IL-17A is a pro-inflammatory cytokine that plays an important role in vascular remodeling and dysfunction. It is particularly elevated in myocardial infarction (heart attack) and unstable angina. Following this marker helps characterize risk levels associated with developing CVD. It is often noted to be elevated in autoimmune issues such as Rheumatoid Arthritis and Hashimoto’s Thyroiditis.

Causative factors for elevated IL-17A include the same as those listed above for IL-6.

Goal – < 2.0 pg/mL

What to do to improve it – Healthy weight loss, weight management, exercise (especially resistance training), adequate sleep, stress management, and treatment of underlying disease.

Tumor Necrosis Factor-Alpha (TNF-a)

TNF-a is an acute phase pro-inflammatory cytokine which is secreted by macrophages. Elevated levels of TNF-a may contribute to insulin resistance and endothelial dysfunction. There is a strong independent association between elevated TNF-a levels and the presence of clinical and subclinical CVD.

There is a 2 fold increased risk of CVD when TNF-a is elevated.
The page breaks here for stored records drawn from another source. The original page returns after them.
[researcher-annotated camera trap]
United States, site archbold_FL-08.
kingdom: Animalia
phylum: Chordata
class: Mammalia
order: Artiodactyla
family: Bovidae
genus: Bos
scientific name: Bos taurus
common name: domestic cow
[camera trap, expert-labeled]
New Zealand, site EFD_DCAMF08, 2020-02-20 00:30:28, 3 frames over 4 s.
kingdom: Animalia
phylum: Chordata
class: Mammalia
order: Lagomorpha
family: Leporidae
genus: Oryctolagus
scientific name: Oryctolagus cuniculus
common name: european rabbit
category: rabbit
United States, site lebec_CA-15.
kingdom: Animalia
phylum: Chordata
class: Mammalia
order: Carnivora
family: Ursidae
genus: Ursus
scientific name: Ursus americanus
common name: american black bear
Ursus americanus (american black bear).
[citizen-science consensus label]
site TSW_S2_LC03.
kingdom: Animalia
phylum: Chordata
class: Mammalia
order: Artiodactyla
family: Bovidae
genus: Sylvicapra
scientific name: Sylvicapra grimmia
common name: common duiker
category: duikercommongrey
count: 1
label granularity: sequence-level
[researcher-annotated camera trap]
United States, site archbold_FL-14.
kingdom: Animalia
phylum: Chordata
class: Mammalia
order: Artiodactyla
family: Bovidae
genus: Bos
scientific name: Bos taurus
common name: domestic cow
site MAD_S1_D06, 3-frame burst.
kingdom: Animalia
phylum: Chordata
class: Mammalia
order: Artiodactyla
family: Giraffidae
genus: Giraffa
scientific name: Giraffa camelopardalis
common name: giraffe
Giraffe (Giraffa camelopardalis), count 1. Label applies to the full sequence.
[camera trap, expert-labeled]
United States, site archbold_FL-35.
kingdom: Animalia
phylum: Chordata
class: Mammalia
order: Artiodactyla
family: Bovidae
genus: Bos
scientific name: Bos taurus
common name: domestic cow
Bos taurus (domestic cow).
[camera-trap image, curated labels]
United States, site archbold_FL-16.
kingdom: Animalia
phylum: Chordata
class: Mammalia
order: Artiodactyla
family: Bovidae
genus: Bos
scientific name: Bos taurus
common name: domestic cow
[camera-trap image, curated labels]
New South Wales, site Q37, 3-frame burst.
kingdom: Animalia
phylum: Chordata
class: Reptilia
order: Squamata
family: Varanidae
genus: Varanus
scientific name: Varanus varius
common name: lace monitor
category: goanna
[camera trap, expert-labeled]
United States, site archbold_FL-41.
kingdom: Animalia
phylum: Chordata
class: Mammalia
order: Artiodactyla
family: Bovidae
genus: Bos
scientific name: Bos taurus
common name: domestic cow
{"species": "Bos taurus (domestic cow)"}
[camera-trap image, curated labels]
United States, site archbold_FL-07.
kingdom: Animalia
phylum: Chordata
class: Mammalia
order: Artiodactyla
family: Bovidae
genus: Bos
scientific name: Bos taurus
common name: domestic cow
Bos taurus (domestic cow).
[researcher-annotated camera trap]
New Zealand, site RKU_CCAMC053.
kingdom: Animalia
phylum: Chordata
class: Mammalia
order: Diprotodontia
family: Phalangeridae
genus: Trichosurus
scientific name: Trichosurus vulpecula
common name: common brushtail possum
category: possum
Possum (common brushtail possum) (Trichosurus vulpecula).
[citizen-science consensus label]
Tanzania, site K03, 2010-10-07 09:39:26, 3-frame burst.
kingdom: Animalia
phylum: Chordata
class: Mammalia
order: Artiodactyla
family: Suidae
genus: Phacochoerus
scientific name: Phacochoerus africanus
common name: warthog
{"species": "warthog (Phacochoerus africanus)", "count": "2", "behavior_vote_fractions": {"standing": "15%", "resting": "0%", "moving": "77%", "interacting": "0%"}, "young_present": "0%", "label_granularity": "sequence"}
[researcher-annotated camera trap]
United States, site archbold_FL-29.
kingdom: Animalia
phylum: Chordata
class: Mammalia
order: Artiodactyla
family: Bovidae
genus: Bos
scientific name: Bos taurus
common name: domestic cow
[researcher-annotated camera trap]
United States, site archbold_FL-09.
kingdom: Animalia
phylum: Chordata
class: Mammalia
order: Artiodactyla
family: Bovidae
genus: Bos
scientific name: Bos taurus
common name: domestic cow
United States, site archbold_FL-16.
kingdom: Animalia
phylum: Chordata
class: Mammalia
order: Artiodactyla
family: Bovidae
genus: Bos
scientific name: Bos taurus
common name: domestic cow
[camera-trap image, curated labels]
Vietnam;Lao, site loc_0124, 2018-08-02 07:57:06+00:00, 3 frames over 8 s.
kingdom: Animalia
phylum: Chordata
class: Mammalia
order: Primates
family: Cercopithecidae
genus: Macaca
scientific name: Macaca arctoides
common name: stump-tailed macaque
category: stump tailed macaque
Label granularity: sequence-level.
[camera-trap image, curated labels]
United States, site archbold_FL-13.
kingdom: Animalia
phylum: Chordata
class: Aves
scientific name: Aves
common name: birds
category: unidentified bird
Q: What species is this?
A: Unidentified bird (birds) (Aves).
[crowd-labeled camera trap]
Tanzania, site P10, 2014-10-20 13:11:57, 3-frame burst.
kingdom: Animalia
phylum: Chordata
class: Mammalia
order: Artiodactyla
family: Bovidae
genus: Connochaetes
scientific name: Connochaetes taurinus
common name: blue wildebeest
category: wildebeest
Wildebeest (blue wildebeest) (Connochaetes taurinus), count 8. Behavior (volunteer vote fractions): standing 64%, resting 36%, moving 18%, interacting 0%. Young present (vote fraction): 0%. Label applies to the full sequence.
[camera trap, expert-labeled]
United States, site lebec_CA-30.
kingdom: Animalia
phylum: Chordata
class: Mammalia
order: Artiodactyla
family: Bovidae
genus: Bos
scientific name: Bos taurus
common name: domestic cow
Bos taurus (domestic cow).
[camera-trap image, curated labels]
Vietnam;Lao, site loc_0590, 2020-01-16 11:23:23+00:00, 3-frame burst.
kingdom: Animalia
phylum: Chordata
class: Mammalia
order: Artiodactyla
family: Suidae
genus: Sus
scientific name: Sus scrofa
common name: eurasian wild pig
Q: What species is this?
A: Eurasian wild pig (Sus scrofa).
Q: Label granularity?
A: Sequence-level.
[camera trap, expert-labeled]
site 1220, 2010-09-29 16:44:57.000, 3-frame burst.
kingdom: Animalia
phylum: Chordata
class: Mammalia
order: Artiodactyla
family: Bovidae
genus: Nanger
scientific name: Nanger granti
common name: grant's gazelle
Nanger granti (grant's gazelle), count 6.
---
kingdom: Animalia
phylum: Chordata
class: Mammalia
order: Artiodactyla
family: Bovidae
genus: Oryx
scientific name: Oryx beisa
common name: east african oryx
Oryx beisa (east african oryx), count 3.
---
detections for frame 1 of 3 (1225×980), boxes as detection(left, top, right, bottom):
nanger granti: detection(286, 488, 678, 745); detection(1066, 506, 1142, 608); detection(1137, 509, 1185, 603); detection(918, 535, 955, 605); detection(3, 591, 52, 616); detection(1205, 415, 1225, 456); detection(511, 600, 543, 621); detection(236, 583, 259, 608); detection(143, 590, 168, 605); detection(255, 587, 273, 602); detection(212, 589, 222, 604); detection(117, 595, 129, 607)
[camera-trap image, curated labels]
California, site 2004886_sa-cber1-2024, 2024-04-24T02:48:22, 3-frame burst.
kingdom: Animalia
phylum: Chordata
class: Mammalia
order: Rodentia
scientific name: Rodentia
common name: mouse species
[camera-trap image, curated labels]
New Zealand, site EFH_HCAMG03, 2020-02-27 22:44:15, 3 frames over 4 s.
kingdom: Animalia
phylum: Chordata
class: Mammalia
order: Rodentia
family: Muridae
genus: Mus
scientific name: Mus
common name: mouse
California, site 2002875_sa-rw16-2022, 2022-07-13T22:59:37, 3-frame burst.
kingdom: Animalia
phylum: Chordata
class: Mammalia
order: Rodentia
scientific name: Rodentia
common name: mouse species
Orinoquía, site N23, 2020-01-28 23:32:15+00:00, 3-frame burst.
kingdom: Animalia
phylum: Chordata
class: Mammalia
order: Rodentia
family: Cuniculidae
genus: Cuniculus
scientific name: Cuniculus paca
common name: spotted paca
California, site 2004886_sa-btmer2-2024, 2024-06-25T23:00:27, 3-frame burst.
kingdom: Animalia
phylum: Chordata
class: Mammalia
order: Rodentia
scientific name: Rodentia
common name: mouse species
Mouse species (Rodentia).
Causative factors include increased body fat, specifically visceral fat. Elevated levels may also occur in a variety of other diseases such as rheumatoid arthritis, Cushing’s disease, and kidney disease. Elevations in TNF-α are seen in major inflammatory issues. It may also increase the growth rate of cancers.

Goal – < 2.6 pg/mL

What to do to improve it – Reduction of body fat (particularly visceral fat) to optimal levels, strict weight management. Diagnose and treat any underlying conditions. Statin medications appear to reduce circulating levels of TNF-a.

Vascular Endothelial Growth Factor (VEGF)

VEGF is a glycoprotein which mediates angiogenesis in the arterial wall and neovascularization, playing a major role in development and destabilization of atherosclerotic plaque.

Hypoxia is a key factor for angiogenesis induction and VEGF expression is unregulated during ischemia. Elevations of VEGF are associated with atherosclerosis, tumor growth and metastasis, and rheumatoid arthritis.

Goal – < 39.3 pg/mL

What to do to improve it – Aggressive risk factor management, such as smoking cessation, exercise, and weight loss.